**EXERCISE REQUIREMENTS:**
Using the data below, return the stretch from the line that contains "object boxes (frame 1" through the line that contains "family: Mustelidae", both included, exactly as it stands and nothing beyond it.

**GIVEN RECORDS:**
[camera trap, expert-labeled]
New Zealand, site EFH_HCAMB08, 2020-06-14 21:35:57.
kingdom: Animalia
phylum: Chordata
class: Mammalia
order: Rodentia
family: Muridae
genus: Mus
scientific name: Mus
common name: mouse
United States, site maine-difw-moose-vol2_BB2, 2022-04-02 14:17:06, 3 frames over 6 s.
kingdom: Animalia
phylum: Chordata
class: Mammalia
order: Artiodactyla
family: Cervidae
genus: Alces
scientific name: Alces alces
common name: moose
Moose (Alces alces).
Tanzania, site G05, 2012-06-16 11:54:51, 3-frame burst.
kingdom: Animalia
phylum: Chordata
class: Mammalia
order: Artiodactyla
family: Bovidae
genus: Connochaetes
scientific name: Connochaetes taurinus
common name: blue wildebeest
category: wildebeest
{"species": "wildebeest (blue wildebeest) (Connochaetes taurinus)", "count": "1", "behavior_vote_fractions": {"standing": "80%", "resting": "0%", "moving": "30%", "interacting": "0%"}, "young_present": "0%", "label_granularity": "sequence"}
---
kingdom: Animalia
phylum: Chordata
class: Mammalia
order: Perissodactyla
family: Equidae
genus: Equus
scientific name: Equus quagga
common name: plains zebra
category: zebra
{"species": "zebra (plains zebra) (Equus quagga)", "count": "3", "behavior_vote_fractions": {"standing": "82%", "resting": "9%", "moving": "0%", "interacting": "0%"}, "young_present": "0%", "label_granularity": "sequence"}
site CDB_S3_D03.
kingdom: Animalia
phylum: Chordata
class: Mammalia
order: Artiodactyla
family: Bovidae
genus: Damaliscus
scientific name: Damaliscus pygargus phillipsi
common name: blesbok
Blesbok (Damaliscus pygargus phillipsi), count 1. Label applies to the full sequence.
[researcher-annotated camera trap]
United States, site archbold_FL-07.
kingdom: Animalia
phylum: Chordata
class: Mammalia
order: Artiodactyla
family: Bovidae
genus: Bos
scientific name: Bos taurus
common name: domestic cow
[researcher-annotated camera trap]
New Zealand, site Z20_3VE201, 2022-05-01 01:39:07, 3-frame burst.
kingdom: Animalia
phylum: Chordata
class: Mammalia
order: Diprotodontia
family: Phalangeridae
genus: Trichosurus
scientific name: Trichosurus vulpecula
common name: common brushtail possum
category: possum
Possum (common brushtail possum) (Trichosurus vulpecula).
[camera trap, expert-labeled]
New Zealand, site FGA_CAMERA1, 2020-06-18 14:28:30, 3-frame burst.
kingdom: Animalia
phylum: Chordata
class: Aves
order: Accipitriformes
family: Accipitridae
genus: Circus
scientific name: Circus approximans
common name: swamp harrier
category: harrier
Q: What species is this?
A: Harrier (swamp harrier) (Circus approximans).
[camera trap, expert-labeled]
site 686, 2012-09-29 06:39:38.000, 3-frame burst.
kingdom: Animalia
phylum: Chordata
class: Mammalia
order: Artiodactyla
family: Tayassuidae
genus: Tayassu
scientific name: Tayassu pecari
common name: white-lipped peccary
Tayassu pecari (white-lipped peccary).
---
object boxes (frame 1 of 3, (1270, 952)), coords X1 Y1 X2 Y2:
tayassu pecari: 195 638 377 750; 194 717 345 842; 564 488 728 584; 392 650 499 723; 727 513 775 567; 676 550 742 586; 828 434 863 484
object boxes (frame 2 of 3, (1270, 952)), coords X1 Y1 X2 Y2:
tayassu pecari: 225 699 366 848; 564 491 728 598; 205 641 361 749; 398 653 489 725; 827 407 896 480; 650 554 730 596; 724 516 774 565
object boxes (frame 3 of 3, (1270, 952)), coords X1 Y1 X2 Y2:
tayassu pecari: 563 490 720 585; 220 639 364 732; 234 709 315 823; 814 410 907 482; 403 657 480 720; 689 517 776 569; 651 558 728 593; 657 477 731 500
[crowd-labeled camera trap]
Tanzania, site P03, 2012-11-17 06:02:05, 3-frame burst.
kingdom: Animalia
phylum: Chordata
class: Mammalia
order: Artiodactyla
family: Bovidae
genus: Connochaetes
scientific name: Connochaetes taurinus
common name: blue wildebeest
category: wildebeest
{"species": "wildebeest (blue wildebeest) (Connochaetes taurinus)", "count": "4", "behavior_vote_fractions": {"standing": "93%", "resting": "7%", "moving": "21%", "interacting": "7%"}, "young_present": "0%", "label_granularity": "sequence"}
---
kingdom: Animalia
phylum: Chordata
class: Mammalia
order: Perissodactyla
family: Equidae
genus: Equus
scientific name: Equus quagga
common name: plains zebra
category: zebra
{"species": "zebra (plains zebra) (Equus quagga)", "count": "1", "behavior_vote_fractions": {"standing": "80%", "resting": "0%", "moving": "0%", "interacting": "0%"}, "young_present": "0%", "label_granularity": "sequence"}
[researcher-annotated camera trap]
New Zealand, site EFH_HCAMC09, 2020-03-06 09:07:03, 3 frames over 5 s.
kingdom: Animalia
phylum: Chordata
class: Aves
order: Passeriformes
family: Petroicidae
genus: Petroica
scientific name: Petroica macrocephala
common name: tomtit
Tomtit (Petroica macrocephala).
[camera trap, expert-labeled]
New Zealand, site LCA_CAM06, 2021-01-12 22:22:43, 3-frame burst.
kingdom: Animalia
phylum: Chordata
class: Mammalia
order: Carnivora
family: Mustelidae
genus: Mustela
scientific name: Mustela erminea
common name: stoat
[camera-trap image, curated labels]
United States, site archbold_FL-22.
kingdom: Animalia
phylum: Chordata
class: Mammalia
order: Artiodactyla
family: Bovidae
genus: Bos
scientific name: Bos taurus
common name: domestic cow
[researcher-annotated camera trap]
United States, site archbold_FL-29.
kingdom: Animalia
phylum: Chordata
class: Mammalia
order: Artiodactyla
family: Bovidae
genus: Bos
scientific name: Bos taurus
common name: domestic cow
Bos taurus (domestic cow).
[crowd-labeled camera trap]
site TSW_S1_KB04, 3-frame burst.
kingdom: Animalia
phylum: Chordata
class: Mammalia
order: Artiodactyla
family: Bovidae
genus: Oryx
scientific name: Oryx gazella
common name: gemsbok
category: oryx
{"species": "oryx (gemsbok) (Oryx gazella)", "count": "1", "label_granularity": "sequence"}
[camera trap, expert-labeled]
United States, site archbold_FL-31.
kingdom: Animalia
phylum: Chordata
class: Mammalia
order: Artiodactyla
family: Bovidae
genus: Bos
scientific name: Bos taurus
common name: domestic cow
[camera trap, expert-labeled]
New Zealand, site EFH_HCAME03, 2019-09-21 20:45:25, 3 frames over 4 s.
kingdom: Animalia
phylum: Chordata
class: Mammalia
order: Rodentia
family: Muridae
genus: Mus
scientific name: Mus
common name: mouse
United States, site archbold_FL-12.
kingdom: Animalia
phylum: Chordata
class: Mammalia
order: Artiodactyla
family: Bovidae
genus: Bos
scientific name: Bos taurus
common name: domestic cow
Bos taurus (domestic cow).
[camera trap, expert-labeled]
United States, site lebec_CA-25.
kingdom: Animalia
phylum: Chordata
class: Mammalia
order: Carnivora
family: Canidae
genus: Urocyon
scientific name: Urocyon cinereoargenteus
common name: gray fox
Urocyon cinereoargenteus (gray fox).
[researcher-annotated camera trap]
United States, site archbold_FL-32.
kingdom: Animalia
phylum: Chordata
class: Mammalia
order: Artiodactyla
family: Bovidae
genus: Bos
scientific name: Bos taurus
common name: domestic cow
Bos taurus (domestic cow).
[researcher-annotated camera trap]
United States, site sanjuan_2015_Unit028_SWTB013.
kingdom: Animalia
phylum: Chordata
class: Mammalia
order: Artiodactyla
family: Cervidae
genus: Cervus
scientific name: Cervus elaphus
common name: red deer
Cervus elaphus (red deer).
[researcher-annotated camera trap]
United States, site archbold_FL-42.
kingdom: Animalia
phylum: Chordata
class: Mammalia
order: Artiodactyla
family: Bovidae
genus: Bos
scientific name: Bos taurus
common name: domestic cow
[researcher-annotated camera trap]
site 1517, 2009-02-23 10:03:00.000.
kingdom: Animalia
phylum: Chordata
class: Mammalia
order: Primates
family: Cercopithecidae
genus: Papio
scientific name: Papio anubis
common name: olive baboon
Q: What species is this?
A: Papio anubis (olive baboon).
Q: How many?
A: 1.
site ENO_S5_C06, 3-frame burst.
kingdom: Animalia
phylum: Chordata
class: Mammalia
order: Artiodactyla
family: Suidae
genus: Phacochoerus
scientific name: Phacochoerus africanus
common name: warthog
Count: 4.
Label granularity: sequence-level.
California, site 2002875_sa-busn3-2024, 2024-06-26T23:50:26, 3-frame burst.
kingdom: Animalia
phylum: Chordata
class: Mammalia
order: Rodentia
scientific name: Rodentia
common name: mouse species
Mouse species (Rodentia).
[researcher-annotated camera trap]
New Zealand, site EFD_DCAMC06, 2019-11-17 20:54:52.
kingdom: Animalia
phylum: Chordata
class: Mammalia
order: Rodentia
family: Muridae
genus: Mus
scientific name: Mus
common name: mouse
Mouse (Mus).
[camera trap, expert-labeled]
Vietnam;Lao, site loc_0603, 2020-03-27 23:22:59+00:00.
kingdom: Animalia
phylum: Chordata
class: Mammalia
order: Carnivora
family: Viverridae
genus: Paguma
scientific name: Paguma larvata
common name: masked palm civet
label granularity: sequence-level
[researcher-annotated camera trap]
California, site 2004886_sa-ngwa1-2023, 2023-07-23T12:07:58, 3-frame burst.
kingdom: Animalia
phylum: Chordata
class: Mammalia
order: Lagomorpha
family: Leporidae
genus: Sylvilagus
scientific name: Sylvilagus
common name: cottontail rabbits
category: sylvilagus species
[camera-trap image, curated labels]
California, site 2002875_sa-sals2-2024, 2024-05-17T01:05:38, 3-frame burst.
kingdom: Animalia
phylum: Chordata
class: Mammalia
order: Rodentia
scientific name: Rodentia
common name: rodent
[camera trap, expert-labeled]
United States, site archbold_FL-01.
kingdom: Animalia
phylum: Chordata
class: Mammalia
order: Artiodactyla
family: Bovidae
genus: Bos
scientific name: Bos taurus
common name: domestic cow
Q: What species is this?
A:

**COMPLETED TASK:**
object boxes (frame 1 of 3, (1270, 952)), coords X1 Y1 X2 Y2:
tayassu pecari: 195 638 377 750; 194 717 345 842; 564 488 728 584; 392 650 499 723; 727 513 775 567; 676 550 742 586; 828 434 863 484
object boxes (frame 2 of 3, (1270, 952)), coords X1 Y1 X2 Y2:
tayassu pecari: 225 699 366 848; 564 491 728 598; 205 641 361 749; 398 653 489 725; 827 407 896 480; 650 554 730 596; 724 516 774 565
object boxes (frame 3 of 3, (1270, 952)), coords X1 Y1 X2 Y2:
tayassu pecari: 563 490 720 585; 220 639 364 732; 234 709 315 823; 814 410 907 482; 403 657 480 720; 689 517 776 569; 651 558 728 593; 657 477 731 500
[crowd-labeled camera trap]
Tanzania, site P03, 2012-11-17 06:02:05, 3-frame burst.
kingdom: Animalia
phylum: Chordata
class: Mammalia
order: Artiodactyla
family: Bovidae
genus: Connochaetes
scientific name: Connochaetes taurinus
common name: blue wildebeest
category: wildebeest
{"species": "wildebeest (blue wildebeest) (Connochaetes taurinus)", "count": "4", "behavior_vote_fractions": {"standing": "93%", "resting": "7%", "moving": "21%", "interacting": "7%"}, "young_present": "0%", "label_granularity": "sequence"}
---
kingdom: Animalia
phylum: Chordata
class: Mammalia
order: Perissodactyla
family: Equidae
genus: Equus
scientific name: Equus quagga
common name: plains zebra
category: zebra
{"species": "zebra (plains zebra) (Equus quagga)", "count": "1", "behavior_vote_fractions": {"standing": "80%", "resting": "0%", "moving": "0%", "interacting": "0%"}, "young_present": "0%", "label_granularity": "sequence"}
[researcher-annotated camera trap]
New Zealand, site EFH_HCAMC09, 2020-03-06 09:07:03, 3 frames over 5 s.
kingdom: Animalia
phylum: Chordata
class: Aves
order: Passeriformes
family: Petroicidae
genus: Petroica
scientific name: Petroica macrocephala
common name: tomtit
Tomtit (Petroica macrocephala).
[camera trap, expert-labeled]
New Zealand, site LCA_CAM06, 2021-01-12 22:22:43, 3-frame burst.
kingdom: Animalia
phylum: Chordata
class: Mammalia
order: Carnivora
family: Mustelidae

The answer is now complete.